Wednesday, May 22, 2013

Alaska On the Go - It Went!

The family "peaceful place," important because we do need some peace after all this.

I really, really, REALLY wanted to get the manuscript completed by the time our family hopped aboard an airplane to our former home of Port Angeles, Washington. Since the trip was vacation and not work, it was important to all of us that The Book not impede with fun, and I tried to honor that request by my husband.

As anyone who has ever written a book can tell you, a manuscript becomes an infant, needing constant care and attention to thrive, so being able to launch the words back to the Production Editor at University of Alaska Press was a welcome concept, indeed.

And so I did that via dropbox last week.

Web Guy is making maps that should provide a little bit of orientation to readers, even if they have a GPS and local tourism guide. I have photos all safely tucked away at UA Press.

The coolest part? Seeing the freelance editor adding changed files to our shared dropbox folder, knowing that he/she is creating an actual book out of words that came from my brain. My brain - MINE. The one that is so often scattered with schedules and deadlines and grocery lists and worry for bills to pay.

That's amazing.

Tuesday, May 14, 2013

Am I too Attached?

There it is. 

I've been staring at my laptop for several hours today, wondering if the end is near. Boxes checked on the University of Alaska Press guidlines sheet, photos and captions sent, individual chapters saved in a new folder.

Wow.

Perhaps I'm ready to send in the manuscript for the final time? I'm as apprehensive about this as I was ushering my son to kindergarten a few years ago. Am I ready? Are you ready? Is Alaska ready?

The psyche vs. intellect duel is an interesting one, and today I feel like the psyche is winning. Writers are always told to "end at the ending" and "quit dragging," but in this case the ending seems to be there, it's just my helicopter parenting of this book that's keeping me from hitting the "send" button.

But I think it might be time.

After two years, I'm sure my husband would say so.

Ready, set......

Thursday, May 9, 2013

The Many-Headed Monster


Thanks Manyheadedmonster.wordpress

I like these guys. Part comfort-keeper from my childhood watching "The Muppets," part definition of how I feel, today.

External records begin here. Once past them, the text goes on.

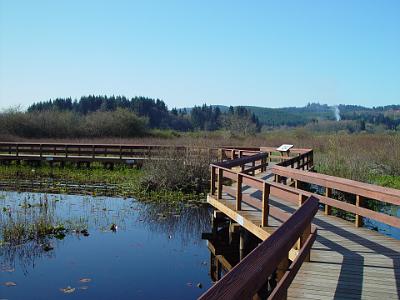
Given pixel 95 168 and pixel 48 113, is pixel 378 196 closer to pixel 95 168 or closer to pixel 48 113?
pixel 95 168

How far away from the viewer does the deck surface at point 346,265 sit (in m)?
5.50

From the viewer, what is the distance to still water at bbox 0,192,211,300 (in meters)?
8.30

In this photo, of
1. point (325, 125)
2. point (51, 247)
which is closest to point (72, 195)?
point (51, 247)

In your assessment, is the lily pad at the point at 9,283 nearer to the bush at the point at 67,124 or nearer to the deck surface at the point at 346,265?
the deck surface at the point at 346,265

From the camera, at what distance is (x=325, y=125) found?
155375mm

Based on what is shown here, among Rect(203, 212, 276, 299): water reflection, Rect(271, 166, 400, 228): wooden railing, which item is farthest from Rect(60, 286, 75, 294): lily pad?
Rect(271, 166, 400, 228): wooden railing

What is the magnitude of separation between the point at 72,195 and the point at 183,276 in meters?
9.97

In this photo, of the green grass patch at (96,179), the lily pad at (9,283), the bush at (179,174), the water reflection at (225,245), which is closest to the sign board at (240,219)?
the water reflection at (225,245)

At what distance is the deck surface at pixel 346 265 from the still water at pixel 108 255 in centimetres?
184

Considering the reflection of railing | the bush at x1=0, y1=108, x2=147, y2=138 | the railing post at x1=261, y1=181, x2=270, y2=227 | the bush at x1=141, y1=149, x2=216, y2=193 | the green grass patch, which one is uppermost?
the bush at x1=0, y1=108, x2=147, y2=138

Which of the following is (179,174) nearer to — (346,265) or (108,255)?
(108,255)

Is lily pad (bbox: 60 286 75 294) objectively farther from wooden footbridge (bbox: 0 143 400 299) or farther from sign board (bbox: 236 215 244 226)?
sign board (bbox: 236 215 244 226)

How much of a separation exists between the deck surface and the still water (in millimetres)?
1838

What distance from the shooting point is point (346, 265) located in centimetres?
664
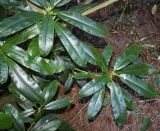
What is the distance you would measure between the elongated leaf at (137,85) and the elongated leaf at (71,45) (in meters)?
0.35

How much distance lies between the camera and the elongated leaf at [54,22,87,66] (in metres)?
1.22

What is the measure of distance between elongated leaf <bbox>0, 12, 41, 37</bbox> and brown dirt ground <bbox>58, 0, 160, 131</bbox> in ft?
4.22

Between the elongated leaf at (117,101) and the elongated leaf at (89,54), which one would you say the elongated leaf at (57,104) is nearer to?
the elongated leaf at (117,101)

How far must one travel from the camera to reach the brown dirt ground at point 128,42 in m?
2.34

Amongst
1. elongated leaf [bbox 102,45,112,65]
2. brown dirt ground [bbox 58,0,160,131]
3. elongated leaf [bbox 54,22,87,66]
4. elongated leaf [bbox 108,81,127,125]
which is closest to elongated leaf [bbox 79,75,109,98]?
elongated leaf [bbox 108,81,127,125]

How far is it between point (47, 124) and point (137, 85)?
20.9 inches

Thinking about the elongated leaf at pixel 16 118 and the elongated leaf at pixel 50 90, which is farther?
the elongated leaf at pixel 50 90

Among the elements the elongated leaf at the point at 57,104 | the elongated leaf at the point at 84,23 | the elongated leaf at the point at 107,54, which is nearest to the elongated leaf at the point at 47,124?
the elongated leaf at the point at 57,104

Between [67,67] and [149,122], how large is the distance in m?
0.94

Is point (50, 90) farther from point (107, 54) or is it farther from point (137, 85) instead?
point (137, 85)

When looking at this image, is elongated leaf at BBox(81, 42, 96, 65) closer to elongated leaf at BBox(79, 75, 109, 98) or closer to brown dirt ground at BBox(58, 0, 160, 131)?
elongated leaf at BBox(79, 75, 109, 98)

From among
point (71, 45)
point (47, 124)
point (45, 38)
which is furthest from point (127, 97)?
point (45, 38)

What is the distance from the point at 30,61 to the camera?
1221mm

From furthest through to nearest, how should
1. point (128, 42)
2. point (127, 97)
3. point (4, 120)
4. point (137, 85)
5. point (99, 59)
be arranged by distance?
point (128, 42), point (127, 97), point (137, 85), point (99, 59), point (4, 120)
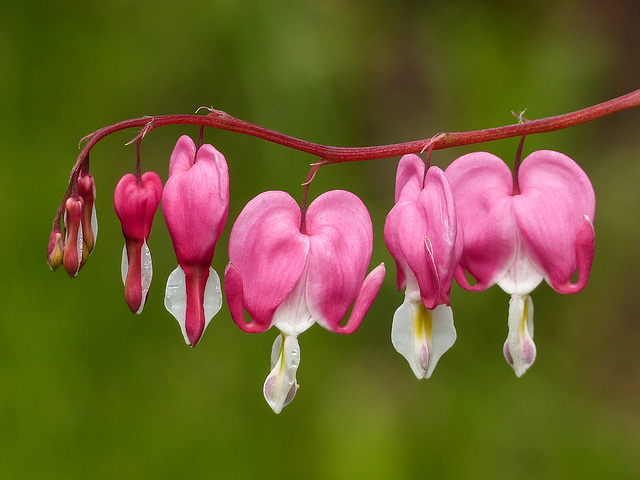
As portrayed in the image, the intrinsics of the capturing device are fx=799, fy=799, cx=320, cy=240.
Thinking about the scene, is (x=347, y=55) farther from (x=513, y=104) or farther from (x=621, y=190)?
(x=621, y=190)

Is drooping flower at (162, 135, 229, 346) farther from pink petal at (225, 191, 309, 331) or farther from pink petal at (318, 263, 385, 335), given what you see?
pink petal at (318, 263, 385, 335)

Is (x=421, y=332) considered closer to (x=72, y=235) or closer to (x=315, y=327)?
(x=72, y=235)

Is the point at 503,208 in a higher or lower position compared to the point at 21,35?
lower

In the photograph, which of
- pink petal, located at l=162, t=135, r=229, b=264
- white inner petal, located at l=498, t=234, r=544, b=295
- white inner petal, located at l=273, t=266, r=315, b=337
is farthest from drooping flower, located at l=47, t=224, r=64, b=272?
white inner petal, located at l=498, t=234, r=544, b=295

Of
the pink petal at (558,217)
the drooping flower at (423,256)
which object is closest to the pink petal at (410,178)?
the drooping flower at (423,256)

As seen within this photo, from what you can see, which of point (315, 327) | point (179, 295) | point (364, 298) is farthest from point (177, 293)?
point (315, 327)

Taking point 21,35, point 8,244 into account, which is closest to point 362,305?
point 8,244
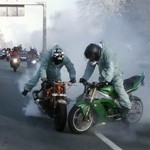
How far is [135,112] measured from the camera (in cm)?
1182

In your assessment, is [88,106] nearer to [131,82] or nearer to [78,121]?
[78,121]

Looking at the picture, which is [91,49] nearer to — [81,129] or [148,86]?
[81,129]

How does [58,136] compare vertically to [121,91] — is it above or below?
below

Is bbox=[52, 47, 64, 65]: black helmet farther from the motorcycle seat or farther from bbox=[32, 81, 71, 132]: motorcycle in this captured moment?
the motorcycle seat

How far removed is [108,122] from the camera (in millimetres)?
10969

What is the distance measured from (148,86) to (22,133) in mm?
11572

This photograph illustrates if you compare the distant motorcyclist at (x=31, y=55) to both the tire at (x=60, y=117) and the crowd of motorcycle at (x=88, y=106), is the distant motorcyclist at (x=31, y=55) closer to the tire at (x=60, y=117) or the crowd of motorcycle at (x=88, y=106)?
the crowd of motorcycle at (x=88, y=106)

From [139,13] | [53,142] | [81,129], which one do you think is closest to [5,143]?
[53,142]

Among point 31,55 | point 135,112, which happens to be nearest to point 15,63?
point 31,55

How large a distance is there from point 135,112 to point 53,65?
1.98 m

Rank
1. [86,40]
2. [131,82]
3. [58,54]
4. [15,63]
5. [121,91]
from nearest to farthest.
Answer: [121,91] → [58,54] → [131,82] → [86,40] → [15,63]

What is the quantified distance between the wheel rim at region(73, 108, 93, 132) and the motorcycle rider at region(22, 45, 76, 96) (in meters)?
1.41

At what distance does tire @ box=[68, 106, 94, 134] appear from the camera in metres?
10.3

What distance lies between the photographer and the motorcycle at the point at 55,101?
10.8 meters
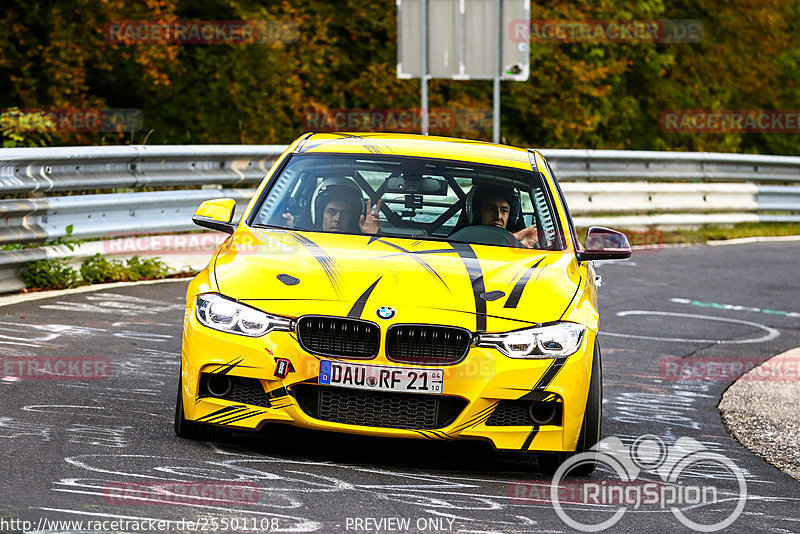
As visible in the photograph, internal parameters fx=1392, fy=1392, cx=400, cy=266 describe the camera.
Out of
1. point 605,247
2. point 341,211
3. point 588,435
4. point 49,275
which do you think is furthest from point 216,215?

Today the book looks like an algebra equation married to a term paper. My checklist requires a spell-checked MS (manuscript), saved text, in both a single document and one divided by chapters, and the heads. 

Lots and lots of heads. 

Heads, for those of you who don't know (and I didn't before I became a journalist), are the quantifiable divisions of any manuscript. Introductions, chapters, sections, and sub-sections are all heads. In the average manuscript, there are usually two or three, depending upon the subject.

A guidebook, as you can imagine, has a lot. 

So, today has been spent labeling [A], [B], [C], [D]. I'd like to add an additional one for [F]..udge. 
Read, label, count, lose count, re-read, label again; it's an exercise that appears eerily similar to math. 

I hate math. 

But I love this book. 

Perhaps this is all a ploy to keep it that way.


Thursday, May 2, 2013

Building a Book!

Cute little sand angel diversion.....so little, this kid was.
I never gave much thought to the mechanics of "building" a book until I became an author. Never will I take for granted the hours of work by lots of people to create the book I reach for on a store or library shelf.

Photographs have to be viewed, sorted, discarded, sorted again, and eventually converted to TIF files with captions and [ ] and .tif and "quotes" in a very particular way before bundling them all up and sending to University of Alaska Press. The guidelines sheet sent to me by Acquisitions Editor is full of scratchy notes and little doodles I made during phone calls. I'm still trying to figure out what some terms mean, and have to break down some sections, word by word.

Maps need to be made, a huge undertaking, and the past few weeks were full of desperate emails and frantic telephone conversations with all sorts of entities before I finally wizened up and emailed my web guy who said, "Sure I can."

Once all boxes on the checklist have been crossed out, everything is shipped up to Fairbanks, where a team of freelancers works in collaboration with the production editor who ultimately becomes my touchstone concering all things draft and galley proof, and eventually, final copy of Alaska On the Go: Exploring the 49th state with children.

I haven't even touched the text itself, yet. That's the easy part.

Who would have thought that 95,000 words would be considered "easy"?